Je n’arrive toujours pas à comprendre le nanisme intellectuel qui fait que les hommes politiques se croient toujours plus forts que le peuple qui leur a donné sa force et cette légitimité dont ils se prévalent pour sévir avec hargne et violence face aux moindres contrariétés.
Non, j’ai du mal à comprendre que la politique rende des hommes si impassibles, si imbéciles, si inconscients, si inconstants, si incontinents, sur notre continent ! Je ne comprends pas que même l’homme le plus intelligent, dès qu’il accède au pouvoir, se comporte comme un être immature et irréaliste. Une chose est sûre, les peuples africains commencent à se réveiller et de plus en plus de moutons se transformeront en panthères pour affronter tous les bergers sordides illuminés à outrance par un pouvoir somme toute fragile qu’ils finiront par perdre.

J’ai honte du recul humiliant de Wade face au peuple qu’il avait voulu bercer pour mieux le berner. Comme j’ai eu honte pour Gbagbo quand je l’ai vu quitter le pouvoir menottes aux poignets. Si Wade sait lire, s’il peut lire les signes, il est encore temps qu’il renonce à son rêve d’éternité au pouvoir. Le Gaïndé qui vivait en lui est déjà mort. Étouffé par sa boulimie du pouvoir, de la gloire et des paillettes.

Je pense, sincèrement, que la gifle magistrale que la rue sénégalaise vient de donner à Wade est une belle leçon pour ses autres compères du continent.
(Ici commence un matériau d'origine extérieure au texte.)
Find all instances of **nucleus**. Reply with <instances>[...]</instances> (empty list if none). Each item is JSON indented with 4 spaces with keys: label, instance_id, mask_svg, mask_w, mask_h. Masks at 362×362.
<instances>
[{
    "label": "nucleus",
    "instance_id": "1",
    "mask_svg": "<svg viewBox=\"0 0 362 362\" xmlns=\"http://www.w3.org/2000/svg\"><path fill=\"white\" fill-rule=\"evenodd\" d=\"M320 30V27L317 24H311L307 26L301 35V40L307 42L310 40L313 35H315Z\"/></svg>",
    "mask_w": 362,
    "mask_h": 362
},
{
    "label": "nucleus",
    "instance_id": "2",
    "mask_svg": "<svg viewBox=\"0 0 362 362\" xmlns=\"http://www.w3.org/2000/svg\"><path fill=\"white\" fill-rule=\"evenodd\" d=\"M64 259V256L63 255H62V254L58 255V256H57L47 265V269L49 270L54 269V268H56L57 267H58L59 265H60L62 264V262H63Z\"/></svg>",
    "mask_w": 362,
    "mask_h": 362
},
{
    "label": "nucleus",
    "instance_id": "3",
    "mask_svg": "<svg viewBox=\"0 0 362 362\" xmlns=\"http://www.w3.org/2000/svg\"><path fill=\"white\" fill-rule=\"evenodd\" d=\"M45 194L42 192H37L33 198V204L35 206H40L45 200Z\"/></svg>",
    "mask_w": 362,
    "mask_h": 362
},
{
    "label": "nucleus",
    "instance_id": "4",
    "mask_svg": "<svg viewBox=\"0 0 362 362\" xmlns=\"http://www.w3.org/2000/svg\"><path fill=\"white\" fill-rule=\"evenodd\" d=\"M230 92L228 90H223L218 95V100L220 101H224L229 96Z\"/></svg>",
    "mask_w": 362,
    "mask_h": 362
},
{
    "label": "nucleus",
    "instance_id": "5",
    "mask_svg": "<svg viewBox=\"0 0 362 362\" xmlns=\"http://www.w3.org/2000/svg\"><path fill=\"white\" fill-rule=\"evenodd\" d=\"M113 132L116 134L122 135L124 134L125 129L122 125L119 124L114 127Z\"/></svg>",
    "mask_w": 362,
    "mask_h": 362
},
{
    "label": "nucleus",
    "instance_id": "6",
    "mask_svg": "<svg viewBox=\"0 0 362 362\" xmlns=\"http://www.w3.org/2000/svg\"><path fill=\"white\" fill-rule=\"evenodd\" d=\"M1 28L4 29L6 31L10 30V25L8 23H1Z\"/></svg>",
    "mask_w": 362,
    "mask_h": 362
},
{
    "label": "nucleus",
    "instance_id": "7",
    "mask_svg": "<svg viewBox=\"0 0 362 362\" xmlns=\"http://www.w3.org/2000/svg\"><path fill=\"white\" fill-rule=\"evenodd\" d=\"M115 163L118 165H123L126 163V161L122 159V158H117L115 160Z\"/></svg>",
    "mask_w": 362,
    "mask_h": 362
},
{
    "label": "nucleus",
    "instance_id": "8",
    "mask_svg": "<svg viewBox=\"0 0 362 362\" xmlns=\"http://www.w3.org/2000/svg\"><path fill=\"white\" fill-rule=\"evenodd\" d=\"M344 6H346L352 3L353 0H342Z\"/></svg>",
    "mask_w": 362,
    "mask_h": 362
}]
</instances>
Ne sont-ce pas là les prémices d’une révolution noire inspirée par la révolution arabe ?
Wade doit donc se raviser et négocier une sortie digne de la scène politique de ce pays où il a été l’idole de tant de jeunes aujourd’hui désillusionnés et plein de rancœur contre lui.
Mais comme en politique le ridicule renforce l’orgueil…           Bien à vous.